Ailesinin her daim desteğini yanında hisseden Ayşe öğretmen, toplantıda odluğu zamanlar annesinin çocuklarla ilgilendiğini kaydederek, "Ailem okul temizliğinde, tuvalet temizliğinde, tuvalet eğitimi, giyim-kuşam temizliğinde destek verdi. Çünkü çocuklar çevre itibariyle sürekli toz-toprak içinde. Babam, annem sağ olsun, 'Çocuklar yarın banyo yapıp geliyoruz, tuvaletten çıkınca ellerimizi yıkıyoruz' tarzında birçok şey öğretti. Temel şeyleri öğrettikleri için bana çok destek oldular. Okulun tüm ihtiyaçlarını birlikte karşılamaya başladık, hatta dersleri bile annemle paylaştığım zamanlar oldu. Ben toplantıya gittiğimde sağ olsun annem çocuklara kitap okuttu" dedi.
 



KÖYDE, YETENEKLERİNİ KEŞFETTİ

Köy yaşantısıyla birlikte yeteneklerini de keşfettiğini söyleyen Ayşe öğretmen, "Köyde yalnızken insan çok sıkılıyor.
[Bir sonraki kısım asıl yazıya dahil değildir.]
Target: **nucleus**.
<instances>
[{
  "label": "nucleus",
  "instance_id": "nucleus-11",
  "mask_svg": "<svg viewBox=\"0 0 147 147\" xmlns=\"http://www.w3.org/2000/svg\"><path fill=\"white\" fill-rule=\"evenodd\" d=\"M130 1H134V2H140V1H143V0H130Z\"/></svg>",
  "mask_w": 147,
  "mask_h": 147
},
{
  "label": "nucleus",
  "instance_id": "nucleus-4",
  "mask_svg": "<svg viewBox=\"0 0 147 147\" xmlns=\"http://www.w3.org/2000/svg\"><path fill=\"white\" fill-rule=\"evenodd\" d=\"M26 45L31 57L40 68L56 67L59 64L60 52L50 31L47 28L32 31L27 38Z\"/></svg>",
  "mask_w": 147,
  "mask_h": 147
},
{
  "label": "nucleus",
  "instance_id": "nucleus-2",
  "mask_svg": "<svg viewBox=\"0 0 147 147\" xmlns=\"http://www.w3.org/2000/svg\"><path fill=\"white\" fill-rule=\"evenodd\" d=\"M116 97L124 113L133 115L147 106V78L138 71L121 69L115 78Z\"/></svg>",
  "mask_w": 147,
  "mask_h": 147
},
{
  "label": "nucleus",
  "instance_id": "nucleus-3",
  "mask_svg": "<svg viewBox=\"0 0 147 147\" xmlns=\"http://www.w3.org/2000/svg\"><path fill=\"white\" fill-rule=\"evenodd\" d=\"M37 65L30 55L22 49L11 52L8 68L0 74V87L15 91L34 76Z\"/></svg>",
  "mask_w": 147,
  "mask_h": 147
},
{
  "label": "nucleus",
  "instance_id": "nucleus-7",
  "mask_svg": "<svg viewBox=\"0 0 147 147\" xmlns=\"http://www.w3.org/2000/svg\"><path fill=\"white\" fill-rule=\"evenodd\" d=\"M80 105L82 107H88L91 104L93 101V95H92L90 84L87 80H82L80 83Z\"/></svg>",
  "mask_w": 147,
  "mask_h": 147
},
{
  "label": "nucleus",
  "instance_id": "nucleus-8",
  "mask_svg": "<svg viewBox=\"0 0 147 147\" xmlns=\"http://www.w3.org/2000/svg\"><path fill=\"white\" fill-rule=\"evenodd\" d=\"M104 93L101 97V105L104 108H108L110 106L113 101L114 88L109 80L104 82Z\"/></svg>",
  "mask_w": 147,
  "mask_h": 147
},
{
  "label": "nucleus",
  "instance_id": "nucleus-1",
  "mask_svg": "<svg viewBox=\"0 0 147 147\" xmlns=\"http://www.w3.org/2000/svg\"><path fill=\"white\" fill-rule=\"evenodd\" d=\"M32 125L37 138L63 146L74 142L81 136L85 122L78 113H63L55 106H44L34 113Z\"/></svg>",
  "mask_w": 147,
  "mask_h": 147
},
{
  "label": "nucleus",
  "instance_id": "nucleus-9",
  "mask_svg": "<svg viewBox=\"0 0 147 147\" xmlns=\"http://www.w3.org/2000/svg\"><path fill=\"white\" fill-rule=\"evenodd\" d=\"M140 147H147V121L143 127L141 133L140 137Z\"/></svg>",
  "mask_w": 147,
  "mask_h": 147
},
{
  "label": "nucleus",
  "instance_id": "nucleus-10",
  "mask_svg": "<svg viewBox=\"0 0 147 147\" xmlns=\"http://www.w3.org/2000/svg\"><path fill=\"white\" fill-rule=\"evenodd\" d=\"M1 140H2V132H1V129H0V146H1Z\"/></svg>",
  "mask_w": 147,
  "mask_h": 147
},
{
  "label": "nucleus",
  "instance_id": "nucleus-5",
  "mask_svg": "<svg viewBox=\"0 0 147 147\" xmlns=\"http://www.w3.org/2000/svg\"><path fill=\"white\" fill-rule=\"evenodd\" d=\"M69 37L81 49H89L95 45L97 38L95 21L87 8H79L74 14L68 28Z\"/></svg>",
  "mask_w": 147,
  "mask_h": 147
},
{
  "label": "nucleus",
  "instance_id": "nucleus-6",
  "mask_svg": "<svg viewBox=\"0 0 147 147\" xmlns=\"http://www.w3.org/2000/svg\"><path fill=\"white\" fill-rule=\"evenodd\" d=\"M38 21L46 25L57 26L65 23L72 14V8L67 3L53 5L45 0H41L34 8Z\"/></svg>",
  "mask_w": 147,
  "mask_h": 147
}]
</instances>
Ben bu yalnızlığın içerisinde kendimi keşfettim. Taş boyama yapıyorum, tablolar yapıyorum. Ailem bu konuda bana çok destek odlu" sözlerini kullandı.
 



ÖĞRETMEN AYŞE, KÖYDE EĞİTİM VERMEK İSTEYEN ADAYLARA SESLENDİ 

Köy okullunda eğitim vermek isteyen öğretmen adaylarına da seslenen Ayşe öğretmen, şu ifadeleri kullanarak sözlerine son verdi:

"Köyde öğretmenlik yapacak olan arkadaşlarım, tercih dönemlerinde tercih yapacakları yerlere baksınlar. Köyde yapmak isteseler de, o köye baksınlar. Şayet, ben köyde öğretmenlik yapmak istiyorum, köyün önemi yok diyorlarsa da kendilerini keşfetmek, yeni kültürler, yeni insanlar tanımaya gelsinler. Çünkü çok güzel insanlar var. Her zaman onlar umut olduğu takdirde onlara da umut olacak insanlar oluyor. Geleceğin Sigortası Öğretmenleri Projesi de bana gerçekten umut oldu. Onların bana verdiği sadece yardım değil. Psikolojik, kişisel gelişimim açısında büyük destek oluyorlar. Bu proje kapsamında kendimi geliştirdim. Diğer öğretmen arkadaşlarım da umutlarını kaybetmesinler. Mutlaka biri onların elinden tutar."